PROBLEM DESCRIPTION: Locate each line in the material below that contains the string "from" and copy those lines, treating uppercase and lowercase letters as distinct.

PROVIDED RECORDS:
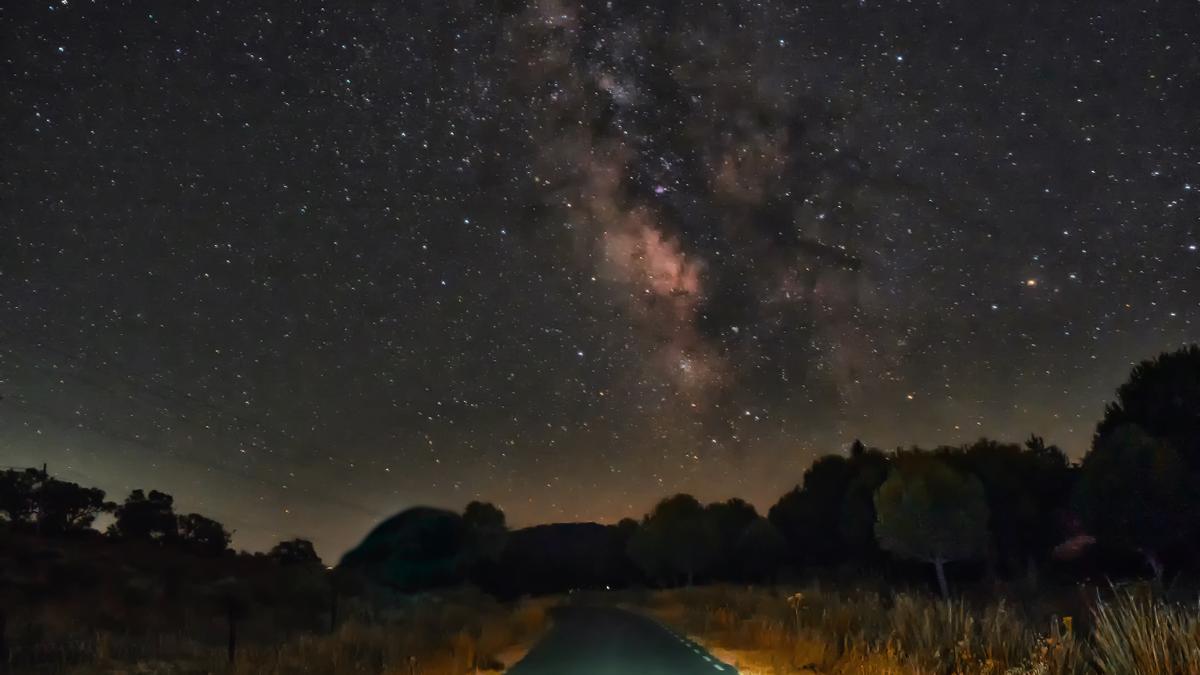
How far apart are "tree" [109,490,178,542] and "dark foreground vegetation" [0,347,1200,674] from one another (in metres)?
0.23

---

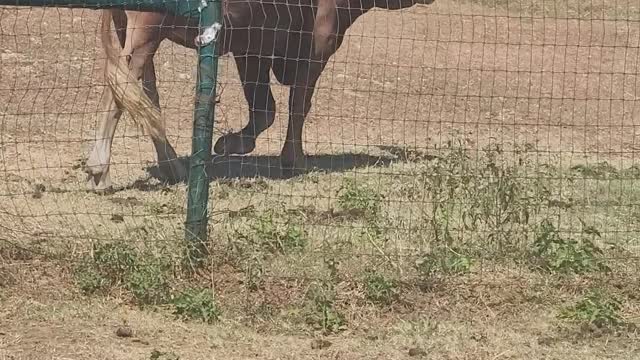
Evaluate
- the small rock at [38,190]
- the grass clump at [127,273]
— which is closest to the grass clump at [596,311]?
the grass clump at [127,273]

* * *

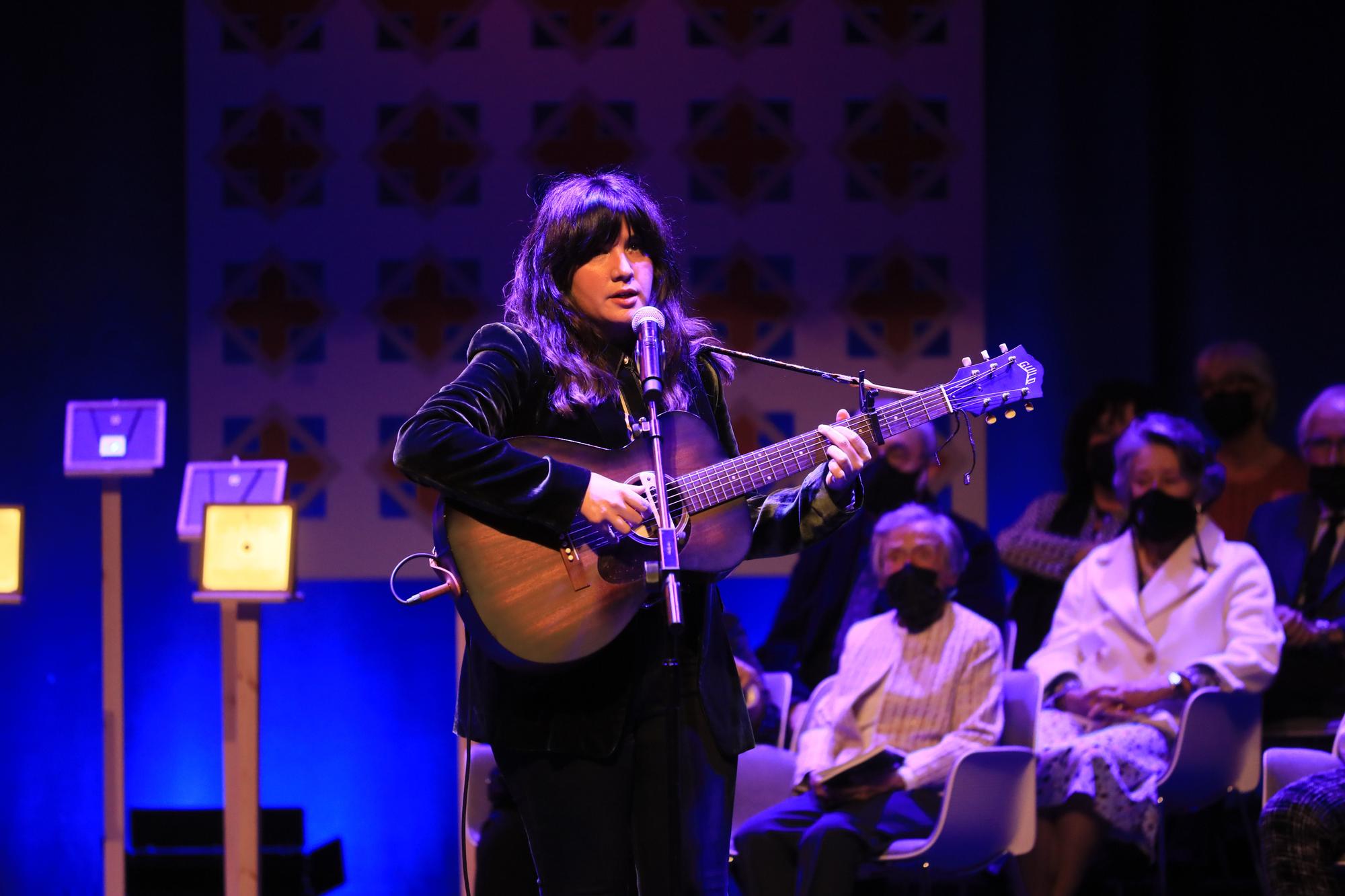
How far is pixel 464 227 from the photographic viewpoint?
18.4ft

IN RESPONSE:
How far apart are "tree" [109,490,178,542] and "dark foreground vegetation" [0,347,1200,674] from one another (in metres)?
How far is pixel 464 227 from the photographic viewpoint?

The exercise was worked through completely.